In 2003, a soldier of fortune pursues enigmatic gamer Stanley Glass through Las Vegas’ ersatz Venetian canals, only to stumble upon a curious book titled “The Mirror Thief”. In 1958, the young Stanley searched Venice Beach, California for author Adrian Welles, whose intriguing work recounts the mystical exploits of the alchemist Crivano in 16th-century Venice – the first, in Italy. The skillful performance of narrator Edoardo Ballerini draws us into these three scenarios, juggling both the narrative and intellectual challenges of Martin Seay’s intriguing philosophical thriller “The mirror thief.

In the masterful “” of Nicole KraussBeautiful houseIs an office that connects disparate lives, including an antiquarian repatriating Nazi loot, a perplexed Oxford professor, the daughter of a Chilean poet who disappeared under the Pinochet regime, and an old Israeli lawyer mourning his wife and eager to connect with his son. Five performers bring the moving stories of these characters to life, as each character’s heartfelt melody builds upon the others in a fictional fugue growing far greater than the sum of its parts.
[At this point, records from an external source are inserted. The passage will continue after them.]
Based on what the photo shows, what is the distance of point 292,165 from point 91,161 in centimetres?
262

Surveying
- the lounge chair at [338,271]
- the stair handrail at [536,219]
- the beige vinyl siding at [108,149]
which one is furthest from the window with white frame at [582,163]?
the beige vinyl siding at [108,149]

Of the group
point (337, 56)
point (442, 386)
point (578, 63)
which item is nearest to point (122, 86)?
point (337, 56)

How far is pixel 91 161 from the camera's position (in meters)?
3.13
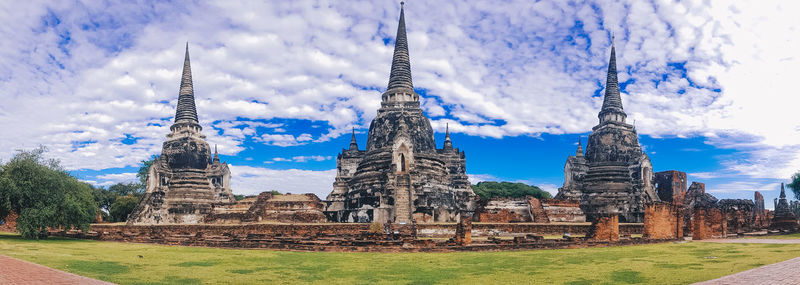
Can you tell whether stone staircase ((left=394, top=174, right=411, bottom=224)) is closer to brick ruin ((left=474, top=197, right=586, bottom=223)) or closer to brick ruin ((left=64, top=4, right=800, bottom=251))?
brick ruin ((left=64, top=4, right=800, bottom=251))

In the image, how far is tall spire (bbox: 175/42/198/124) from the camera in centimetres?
4597

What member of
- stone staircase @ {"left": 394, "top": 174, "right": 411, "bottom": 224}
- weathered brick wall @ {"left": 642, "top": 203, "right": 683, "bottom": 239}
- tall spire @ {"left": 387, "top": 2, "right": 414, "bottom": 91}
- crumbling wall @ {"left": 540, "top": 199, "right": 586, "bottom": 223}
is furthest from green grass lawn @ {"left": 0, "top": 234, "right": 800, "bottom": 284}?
tall spire @ {"left": 387, "top": 2, "right": 414, "bottom": 91}

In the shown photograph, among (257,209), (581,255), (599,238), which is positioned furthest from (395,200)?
(581,255)

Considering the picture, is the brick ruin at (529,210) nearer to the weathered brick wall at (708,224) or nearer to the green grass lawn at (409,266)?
the weathered brick wall at (708,224)

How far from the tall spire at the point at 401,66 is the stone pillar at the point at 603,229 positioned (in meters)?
25.9

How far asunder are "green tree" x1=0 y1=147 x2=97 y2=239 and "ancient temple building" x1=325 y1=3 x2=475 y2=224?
16.5 metres

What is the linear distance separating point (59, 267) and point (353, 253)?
7847mm

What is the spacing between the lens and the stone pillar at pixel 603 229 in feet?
64.4

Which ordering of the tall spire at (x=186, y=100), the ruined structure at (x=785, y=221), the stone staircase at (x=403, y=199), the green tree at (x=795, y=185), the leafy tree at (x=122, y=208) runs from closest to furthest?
the ruined structure at (x=785, y=221), the stone staircase at (x=403, y=199), the tall spire at (x=186, y=100), the leafy tree at (x=122, y=208), the green tree at (x=795, y=185)

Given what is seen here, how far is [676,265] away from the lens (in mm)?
12086

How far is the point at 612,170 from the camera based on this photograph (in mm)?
43281

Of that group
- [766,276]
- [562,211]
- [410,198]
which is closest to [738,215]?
[562,211]

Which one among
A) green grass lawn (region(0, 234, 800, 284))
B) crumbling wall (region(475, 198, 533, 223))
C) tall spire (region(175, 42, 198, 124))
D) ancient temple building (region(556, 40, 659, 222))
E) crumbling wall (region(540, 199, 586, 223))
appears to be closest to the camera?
green grass lawn (region(0, 234, 800, 284))

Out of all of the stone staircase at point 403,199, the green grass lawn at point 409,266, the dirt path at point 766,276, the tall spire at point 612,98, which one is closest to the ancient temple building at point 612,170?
the tall spire at point 612,98
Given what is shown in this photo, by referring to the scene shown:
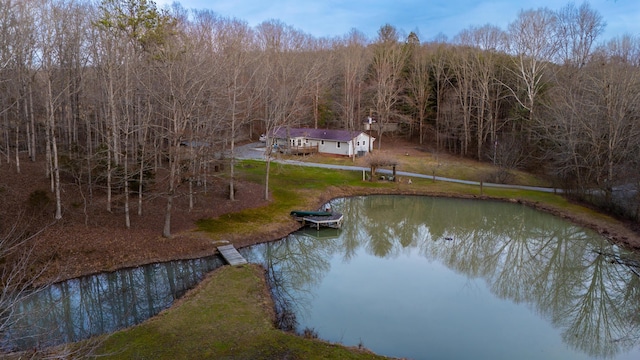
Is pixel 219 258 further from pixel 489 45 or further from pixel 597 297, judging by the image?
pixel 489 45

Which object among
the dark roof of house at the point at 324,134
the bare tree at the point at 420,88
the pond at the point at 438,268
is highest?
the bare tree at the point at 420,88

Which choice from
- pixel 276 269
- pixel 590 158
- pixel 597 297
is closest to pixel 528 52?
pixel 590 158

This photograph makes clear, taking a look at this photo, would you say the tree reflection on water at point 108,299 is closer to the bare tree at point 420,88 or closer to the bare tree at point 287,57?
the bare tree at point 287,57

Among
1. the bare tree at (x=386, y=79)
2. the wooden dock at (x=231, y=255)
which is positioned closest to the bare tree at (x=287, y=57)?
the bare tree at (x=386, y=79)

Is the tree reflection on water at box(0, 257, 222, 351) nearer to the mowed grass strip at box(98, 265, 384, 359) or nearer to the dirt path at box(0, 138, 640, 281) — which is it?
the dirt path at box(0, 138, 640, 281)

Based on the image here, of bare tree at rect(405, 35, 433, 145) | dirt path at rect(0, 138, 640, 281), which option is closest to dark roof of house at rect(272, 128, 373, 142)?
bare tree at rect(405, 35, 433, 145)

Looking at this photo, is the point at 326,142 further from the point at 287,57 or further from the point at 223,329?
the point at 223,329
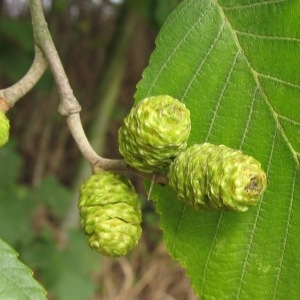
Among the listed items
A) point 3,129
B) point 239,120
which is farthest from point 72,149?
point 3,129

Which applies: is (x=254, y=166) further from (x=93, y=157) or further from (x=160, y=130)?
(x=93, y=157)

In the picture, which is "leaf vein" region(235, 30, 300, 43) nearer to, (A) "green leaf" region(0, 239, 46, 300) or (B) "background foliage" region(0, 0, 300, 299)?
(B) "background foliage" region(0, 0, 300, 299)

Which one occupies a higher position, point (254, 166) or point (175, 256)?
point (254, 166)

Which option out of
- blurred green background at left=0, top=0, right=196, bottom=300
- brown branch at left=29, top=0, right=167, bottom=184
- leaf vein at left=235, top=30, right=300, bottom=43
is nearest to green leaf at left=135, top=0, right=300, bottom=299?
leaf vein at left=235, top=30, right=300, bottom=43

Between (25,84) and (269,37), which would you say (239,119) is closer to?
(269,37)

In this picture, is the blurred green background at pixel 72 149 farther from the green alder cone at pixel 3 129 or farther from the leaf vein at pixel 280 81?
the green alder cone at pixel 3 129

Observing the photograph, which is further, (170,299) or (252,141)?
(170,299)

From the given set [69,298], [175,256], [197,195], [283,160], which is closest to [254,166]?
[197,195]
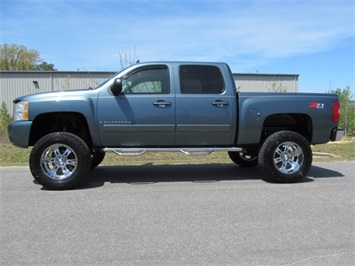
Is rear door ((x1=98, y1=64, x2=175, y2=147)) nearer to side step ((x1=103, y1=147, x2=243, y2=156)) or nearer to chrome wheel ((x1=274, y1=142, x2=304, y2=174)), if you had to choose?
side step ((x1=103, y1=147, x2=243, y2=156))

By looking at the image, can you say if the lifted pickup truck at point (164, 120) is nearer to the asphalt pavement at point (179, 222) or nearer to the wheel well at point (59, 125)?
the wheel well at point (59, 125)

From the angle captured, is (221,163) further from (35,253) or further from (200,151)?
(35,253)

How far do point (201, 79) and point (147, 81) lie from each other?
1.00 meters

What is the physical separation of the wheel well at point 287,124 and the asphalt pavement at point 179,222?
0.92m

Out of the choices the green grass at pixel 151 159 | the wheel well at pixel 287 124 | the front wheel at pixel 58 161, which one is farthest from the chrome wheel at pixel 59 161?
the wheel well at pixel 287 124

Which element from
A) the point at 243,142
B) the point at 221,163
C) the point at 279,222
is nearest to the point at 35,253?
the point at 279,222

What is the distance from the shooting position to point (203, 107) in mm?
6473

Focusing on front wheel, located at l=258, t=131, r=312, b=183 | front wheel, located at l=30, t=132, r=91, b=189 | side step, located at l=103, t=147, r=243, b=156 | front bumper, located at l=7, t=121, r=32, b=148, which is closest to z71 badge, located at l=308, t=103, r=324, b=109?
front wheel, located at l=258, t=131, r=312, b=183

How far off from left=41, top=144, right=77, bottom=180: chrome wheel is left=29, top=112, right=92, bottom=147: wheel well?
531 millimetres

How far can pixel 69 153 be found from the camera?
6.25 m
Brilliant writing combined with perfect readings make it a real tour de force.

After emigrating from the Dominican Republic to New Orleans in the 1920s and teaching herself English, Adana Moreau published a popular science fiction novel, “Lost City”. Eighty years later, a man named Saul discovers a manuscript among the belongings of his late grandfather, with instructions to send it to theoretical physicist Maxwell Moreau, Adana’s son. Yet Adana and her son burned his second novel shortly before his death, leaving him orphaned at 10 years old. In search of answers, Saul finds himself in the eye of Hurricane Katrina and in a haunting, lyrical reflection on the inextricable nature of life and art. . Dominican narrator Coral Peña brings authentic cadences to the reflexive lyricism of Michael Zapata’s “”The lost book of Adana Moreau. “

What connects a horrific short story by 19th-century French poet Charles Baudelaire, a romantic thriller by 20th-century German philosopher Walter Benjamin, and a mythical vision of future lives told by a shaman from the Sea Island of South in the distant past? In the dazzling novel by Alex Landragin “CrossingsThe answer may depend on how each reader finds out about the story. As a result, the audiobook, beautifully crafted in the multi-faceted narratives of Barrie Kreinik and Raphael Corkhill, is presented in two versions: a simple chronological account and the more suggestive and playful ‘Baroness Sequence’. Take your pick or try both.

Listeners who are ready to get lost in a book in the truest sense of the word may be ready for Italo Calvino’s playful metafictional classic, “If on a winter night a traveler”, Narrated with wit and brio by Jefferson Mays. Calvino brings a whole new meaning to the term “unreliable narrator” with a storyteller who refuses to honor his implicit contract with the reader, perpetually subverting each story with another into a nesting doll of transmogrifying genres and styles. Mays approaches these acrobatics with sincerity and subtlety, refusing to wink at the reader. While Calvino’s postmodern approach is certainly not for everyone, his influence weighs on Doerr and the other authors shared here.